Inicialmente, é importante salientar que nossa Constituição Federal ordena o pleno
desenvolvimento da função social da cidade1 e garante o bem-estar de seus habitantes,
dedicando um capítulo à política de desenvolvimento urbano sustentável, estatuindo que
esta deve ser implementada pelo Poder Público Municipal, em conformidade com o
Estatuto da Cidade e com a legislação protetiva do meio ambiente.
O que é o Estatuto da Cidade? Trata-se da Lei 10.257/2001, um conjunto de medidas
que visam à implementação da função social da propriedade e a regulamentar a execução
da política urbana tratada nos artigos 182 e 183 da nossa CF. Apresenta importantes
institutos como o das operações urbanas consorciadas, da outorga onerosa do direito de
construir e um novo vetor tributário: IPTU progressivo aplicável aos terrenos urbanos
ociosos e aos loteamentos grilados na periferia. Em vários artigos, propõe-se a ordenar e
controlar o uso do solo para evitar a deterioração das áreas urbanizadas, a poluição e a
degradação ambiental. Além disso, fortalece a gestão democrática, com a ação de conselhos
de política urbana, das leis de iniciativa popular e da realização de debates, audiências e
consultas públicas. E torna obrigatório o plano diretor para cidades com mais de 20 mil
habitantes, para as integrantes de áreas de especial interesse turístico e para as inseridas na
área de influência de empreendimentos ou atividades com significativo impacto ambiental.

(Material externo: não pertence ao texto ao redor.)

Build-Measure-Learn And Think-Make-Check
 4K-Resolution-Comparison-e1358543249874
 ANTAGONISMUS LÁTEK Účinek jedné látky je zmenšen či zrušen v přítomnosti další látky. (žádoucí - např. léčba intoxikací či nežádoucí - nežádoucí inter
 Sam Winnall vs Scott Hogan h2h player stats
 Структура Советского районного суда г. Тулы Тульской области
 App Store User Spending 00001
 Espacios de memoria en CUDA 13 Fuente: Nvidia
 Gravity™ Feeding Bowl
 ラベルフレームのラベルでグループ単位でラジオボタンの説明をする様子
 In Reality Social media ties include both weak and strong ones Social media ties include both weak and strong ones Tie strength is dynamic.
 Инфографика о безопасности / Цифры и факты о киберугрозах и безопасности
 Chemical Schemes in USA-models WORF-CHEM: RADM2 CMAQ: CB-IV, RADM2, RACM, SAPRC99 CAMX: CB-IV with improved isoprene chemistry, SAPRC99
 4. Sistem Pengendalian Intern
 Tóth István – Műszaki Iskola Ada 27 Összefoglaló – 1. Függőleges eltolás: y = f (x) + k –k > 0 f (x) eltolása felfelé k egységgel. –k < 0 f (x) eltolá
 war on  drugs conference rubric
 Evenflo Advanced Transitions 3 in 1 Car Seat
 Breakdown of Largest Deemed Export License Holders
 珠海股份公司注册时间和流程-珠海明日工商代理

Sua aplicação, no entanto, ainda é inexpressiva!
Em 2003, uma das primeiras iniciativas do atual governo federal foi a criação do
Ministério das Cidades, cujo atual Ministro é Olivio Dutra. Dentre seus objetivos está a
universalização do direito à cidade, garantindo o acesso da população à habitação digna, ao
saneamento básico e à adequada mobilidade no trânsito, facilitada pelo transporte público.
Nesse meio tempo, tal Ministério já apurou que:
- 82% da população vive em cidades;
- o Brasil possui um deficit habitacional correspondente a 6 milhões e meio de
unidades. E que há 5 milhões de unidades ociosas. Isto significa que há falta de condição de
renda para acesso à habitação, ou seja, a visão tecnocrática dos planos urbanísticos ignorou
a realidade desigual das condições de renda.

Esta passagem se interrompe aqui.